MIREL WAGNER - "MIREL WAGNER"
Nota praticamente soltanto entro i confini finlandesi fino a pochi giorni fa, Mirel Wagner con merito e senza ruffianerie, s'intende, si sta pian piano affermando anche a livello europeo, non raccogliendo altro che critiche più che positive per l'uscita del suo album di debutto dal titolo omonimo "Mirel Wagner". Album la cui uscita è  prevista per marzo, anche se in Finlandia è uscito nel corso del 2011, e per la cui promozione è già partita in sordina con il suo primo tour che purtroppo però non giungerà in Italia...non c'erano mica dei dubbi, no? :)

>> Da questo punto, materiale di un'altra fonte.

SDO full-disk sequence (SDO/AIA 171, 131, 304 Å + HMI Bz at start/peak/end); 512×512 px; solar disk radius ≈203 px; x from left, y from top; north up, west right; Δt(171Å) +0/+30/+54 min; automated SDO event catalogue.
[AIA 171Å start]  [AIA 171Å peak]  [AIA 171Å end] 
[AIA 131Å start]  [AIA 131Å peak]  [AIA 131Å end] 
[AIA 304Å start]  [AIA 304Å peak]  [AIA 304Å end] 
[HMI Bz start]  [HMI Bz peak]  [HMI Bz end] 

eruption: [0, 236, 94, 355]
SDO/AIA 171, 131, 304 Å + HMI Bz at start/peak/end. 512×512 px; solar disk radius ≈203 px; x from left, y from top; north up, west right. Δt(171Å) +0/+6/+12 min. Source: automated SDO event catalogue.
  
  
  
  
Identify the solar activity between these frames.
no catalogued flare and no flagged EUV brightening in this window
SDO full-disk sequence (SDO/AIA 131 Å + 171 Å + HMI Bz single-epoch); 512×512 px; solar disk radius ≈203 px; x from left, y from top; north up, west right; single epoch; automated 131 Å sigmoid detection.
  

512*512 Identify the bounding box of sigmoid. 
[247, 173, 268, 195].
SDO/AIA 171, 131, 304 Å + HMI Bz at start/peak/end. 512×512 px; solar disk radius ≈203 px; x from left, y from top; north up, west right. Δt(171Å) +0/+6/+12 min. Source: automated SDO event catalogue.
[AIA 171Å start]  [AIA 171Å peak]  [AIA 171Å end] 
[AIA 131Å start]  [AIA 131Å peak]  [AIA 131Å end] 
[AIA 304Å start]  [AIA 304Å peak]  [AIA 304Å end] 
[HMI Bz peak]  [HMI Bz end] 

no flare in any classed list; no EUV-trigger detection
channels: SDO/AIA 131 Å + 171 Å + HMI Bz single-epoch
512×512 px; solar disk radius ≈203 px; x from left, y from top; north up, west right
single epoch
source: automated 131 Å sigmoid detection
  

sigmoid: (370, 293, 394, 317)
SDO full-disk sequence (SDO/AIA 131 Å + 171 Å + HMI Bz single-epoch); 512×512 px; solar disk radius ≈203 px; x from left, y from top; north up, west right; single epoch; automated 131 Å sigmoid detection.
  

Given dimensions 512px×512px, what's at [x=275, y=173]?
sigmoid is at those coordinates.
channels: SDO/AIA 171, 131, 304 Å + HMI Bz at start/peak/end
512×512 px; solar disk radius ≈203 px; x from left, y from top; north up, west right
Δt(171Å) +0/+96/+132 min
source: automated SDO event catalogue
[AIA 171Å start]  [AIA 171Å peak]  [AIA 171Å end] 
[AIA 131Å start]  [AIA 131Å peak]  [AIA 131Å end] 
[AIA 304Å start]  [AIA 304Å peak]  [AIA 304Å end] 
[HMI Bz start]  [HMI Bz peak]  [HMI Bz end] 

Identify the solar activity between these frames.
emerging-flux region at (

Per aggiungere qualche nota biografica: la Wagner è nata in Etiopia ma poi presto trapiantata in Finlandia, dove all'età di sette anni si è avvicinata alla musica dapprima con il violino, per poi passare verso i 13 anni alla chitarra. Nota nei locali di Helsinki e dintorni, ha avuto la fortuna di trovare l'appoggio di un giornalista musicale, il quale mediante alcune conoscenze le ha permesso di registare il suo primo album senza dover passare per etichette discografiche. Album che ha registrato per intero in soli 2 giorni, inserendo inizialmente 12 brani, poi ridotti ai 9 della versione definitiva.
Come scrivevo all'inizio, data la potenzialità dell'unione di una semplicissima chitarra acustica e di una voce particolare nella sua malinconia sussurrata, soprattutto per via del fatto non ci si aspetterebbe una voce del genere da una ragazza che ha soltanto 23 anni, avrebbe potuto sfruttare le due componenti per fare l'ennessimo disco incentrato su tematiche trite e ritrite (soprattutto patetiche), come l'ammmore, le pene d'ammmore, l'ammmore perduto...(e via discorrendo fino a sprofondare al coma diabetico), invece la Wagner ha scelto vie decisamente più interessanti, legandole in un sottile gioco di contrasti.
9 brani per 31 minuti, al primo ascolto quel che colpisce è l'efficacia del suo minimalismo, la sua voce sussurrata, pacata al punto che non sovrasta mai la parte strumentale,malinconica ed a tratti piuttosto incline a cantilene infantili, accompagna l'unico elemento strumentale del disco, una semplice chitarra acustica e null'altro. Le due componenti si uniscono in melodie che danno sì l'idea di essere riflessioni oscure, ma che non si sbilanciano certo in una chiara drammaticità.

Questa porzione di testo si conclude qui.